**QUOTED PASSAGE**:

I am trying to get a weighted average from a dt, but neither apply nor agg seems to work, and my code returns the following error 'numpy.float64' object is not callable
I have the following df
df = pd.DataFrame([['RETIRO', 65, 1, 10.7],
['SAN NICOLAS',116, 1, 23.2],
['RETIRO', 101, 2, 28.7],
['FLORES', 136 , 2, 23.5]],
columns=['BARRIO', 'HOGARES', 'COMUNA', 'NSE'])
I define the function
def avg_w(dt):
return np.average(a = dt.NSE, weights = dt.HOGARES)
and now apply it to my df,
df.loc[:,['COMUNA','NSE','HOGARES']].groupby(['COMUNA']).apply(avg_w(df))
and it returns 'numpy.float64' object is not callable
I tried also something similar to the suggestions found in here and here
I changed the function,
def avg_w2(dt):
return pd.Series({'avg_w2': np.average(a = dt.NSE, weights = dt.HOGARES)})
and the apply
df.loc[:,['COMUNA','NSE','HOGARES']].groupby(['COMUNA']).apply({'avgw': [avg_w2(dt)]})
But it didn't work either. The code returns TypeError: unhashable type: 'dict'
The function works alone but something is not working when I passed it to apply (or aggregate, I tried with both of them)
I am expecting to obtain for each COMUNA the NSE average weighted by HOGARES.
Seems like what you want is the following:
df = df.iloc[:, 1:].groupby(by="COMUNA").apply(
lambda grp : np.average(a=grp['NSE'], weights=grp["HOGARES"])
)
Which results in the following dataframe:
COMUNA
1 18.711050
2 25.716034
Note: you may use a function instead of the lambda expression to apply it to each group, but you need to pass the function name itself i.e df.apply(avg_w2)
NOT df.apply(avg_w2(df))

**DATA PROVIDED**:

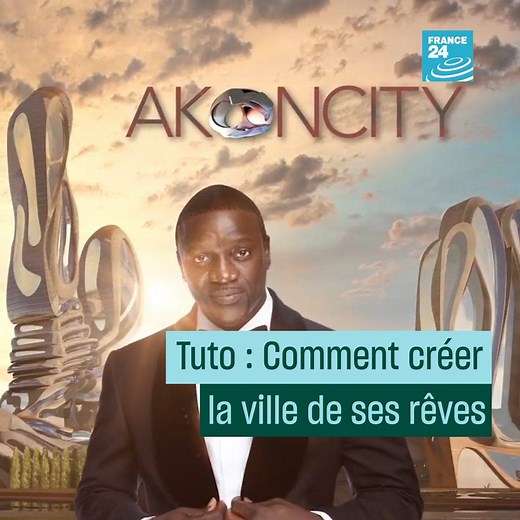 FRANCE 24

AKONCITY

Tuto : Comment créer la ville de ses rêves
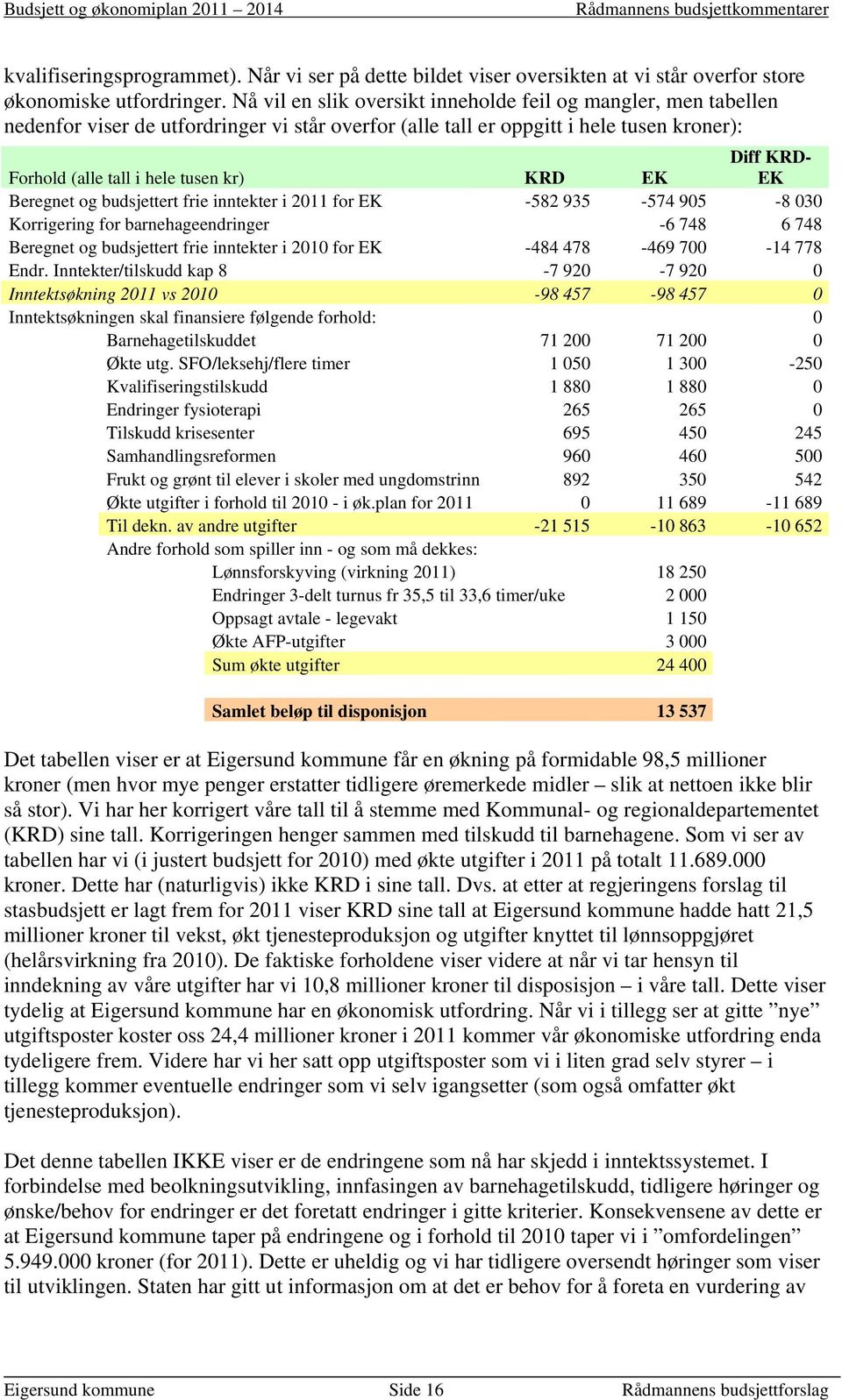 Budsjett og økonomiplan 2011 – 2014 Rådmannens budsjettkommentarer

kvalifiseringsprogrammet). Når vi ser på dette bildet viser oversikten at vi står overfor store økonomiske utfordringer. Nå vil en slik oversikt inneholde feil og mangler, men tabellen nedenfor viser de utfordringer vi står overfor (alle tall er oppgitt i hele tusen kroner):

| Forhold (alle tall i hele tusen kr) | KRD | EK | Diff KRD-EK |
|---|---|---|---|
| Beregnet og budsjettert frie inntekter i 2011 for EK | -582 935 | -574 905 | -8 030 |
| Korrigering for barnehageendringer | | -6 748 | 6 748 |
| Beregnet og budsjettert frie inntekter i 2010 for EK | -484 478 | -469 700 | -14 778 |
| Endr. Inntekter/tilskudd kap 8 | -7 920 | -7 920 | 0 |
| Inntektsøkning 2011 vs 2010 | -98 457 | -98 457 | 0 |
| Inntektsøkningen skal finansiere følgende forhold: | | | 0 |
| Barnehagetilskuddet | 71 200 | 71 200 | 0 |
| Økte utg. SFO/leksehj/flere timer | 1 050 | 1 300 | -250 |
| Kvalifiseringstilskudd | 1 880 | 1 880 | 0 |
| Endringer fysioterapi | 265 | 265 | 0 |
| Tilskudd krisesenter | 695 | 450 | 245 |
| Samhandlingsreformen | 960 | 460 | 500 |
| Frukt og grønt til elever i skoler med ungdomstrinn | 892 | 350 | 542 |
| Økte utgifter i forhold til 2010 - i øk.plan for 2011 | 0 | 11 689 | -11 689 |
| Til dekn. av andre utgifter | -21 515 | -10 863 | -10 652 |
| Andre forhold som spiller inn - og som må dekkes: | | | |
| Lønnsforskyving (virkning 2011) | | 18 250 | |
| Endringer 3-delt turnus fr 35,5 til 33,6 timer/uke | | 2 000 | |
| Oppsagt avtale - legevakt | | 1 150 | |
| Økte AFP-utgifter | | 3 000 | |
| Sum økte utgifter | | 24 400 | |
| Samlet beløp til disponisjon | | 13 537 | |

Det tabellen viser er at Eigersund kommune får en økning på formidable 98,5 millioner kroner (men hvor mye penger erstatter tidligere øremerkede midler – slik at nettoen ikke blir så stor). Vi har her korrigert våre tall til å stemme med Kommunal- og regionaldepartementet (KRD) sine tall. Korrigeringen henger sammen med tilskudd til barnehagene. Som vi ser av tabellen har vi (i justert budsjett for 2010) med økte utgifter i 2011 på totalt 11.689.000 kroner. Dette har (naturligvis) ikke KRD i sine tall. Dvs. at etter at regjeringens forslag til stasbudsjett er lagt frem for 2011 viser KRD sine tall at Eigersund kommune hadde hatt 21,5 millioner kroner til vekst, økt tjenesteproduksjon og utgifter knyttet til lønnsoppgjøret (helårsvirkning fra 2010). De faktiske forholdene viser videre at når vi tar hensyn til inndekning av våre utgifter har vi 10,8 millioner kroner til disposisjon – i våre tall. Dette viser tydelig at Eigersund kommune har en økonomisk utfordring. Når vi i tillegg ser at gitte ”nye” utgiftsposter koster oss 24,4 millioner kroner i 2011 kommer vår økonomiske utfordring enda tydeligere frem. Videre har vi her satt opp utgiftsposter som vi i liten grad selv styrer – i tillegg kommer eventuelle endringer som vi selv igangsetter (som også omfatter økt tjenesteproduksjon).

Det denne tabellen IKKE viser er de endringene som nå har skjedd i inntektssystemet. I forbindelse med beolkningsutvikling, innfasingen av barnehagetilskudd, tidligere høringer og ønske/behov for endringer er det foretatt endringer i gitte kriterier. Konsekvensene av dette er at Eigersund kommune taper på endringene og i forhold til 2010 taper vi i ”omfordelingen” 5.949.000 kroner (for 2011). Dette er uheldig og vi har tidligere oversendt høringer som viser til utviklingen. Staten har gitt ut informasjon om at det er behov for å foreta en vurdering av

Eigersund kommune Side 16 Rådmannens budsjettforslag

**TASK DETAILS**: Transcribe the passage of the pandas weighted-average thread between "and the apply" and "weighted by HOGARES.", inclusive, without altering a character.

**SOLUTION TO THIS TASK**:
and the apply
df.loc[:,['COMUNA','NSE','HOGARES']].groupby(['COMUNA']).apply({'avgw': [avg_w2(dt)]})
But it didn't work either. The code returns TypeError: unhashable type: 'dict'
The function works alone but something is not working when I passed it to apply (or aggregate, I tried with both of them)
I am expecting to obtain for each COMUNA the NSE average weighted by HOGARES.